Material for the task:
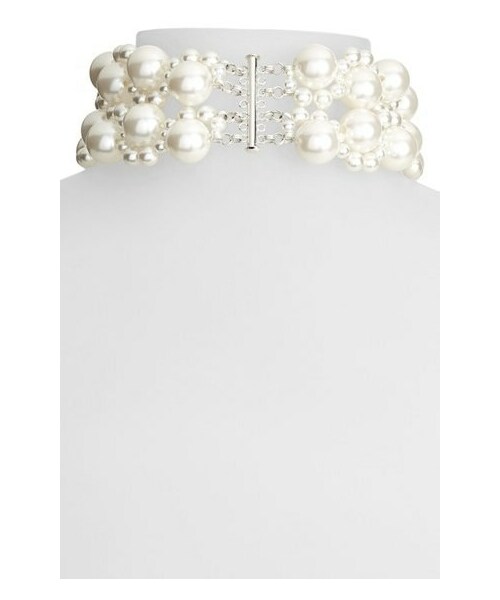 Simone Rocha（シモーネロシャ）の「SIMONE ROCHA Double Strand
---
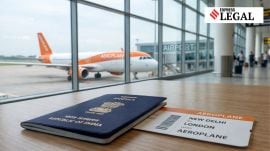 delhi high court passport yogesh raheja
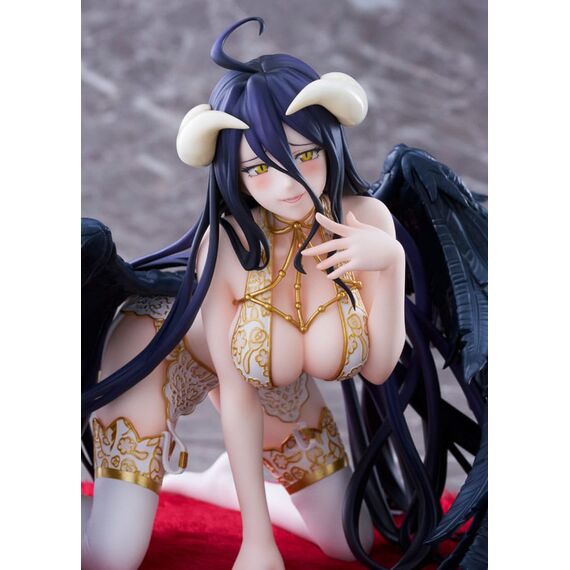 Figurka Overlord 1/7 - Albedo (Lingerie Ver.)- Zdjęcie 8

What to produce: Would you print exactly the lines in the listing above, from the line bearing "delhi high court passport yogesh raheja" through the line bearing "Figurka Overlord 1/7", leaving out all pictures?

Solution:
 delhi high court passport yogesh raheja
 Figurka Overlord 1/7 - Albedo (Lingerie Ver.)- Zdjęcie 8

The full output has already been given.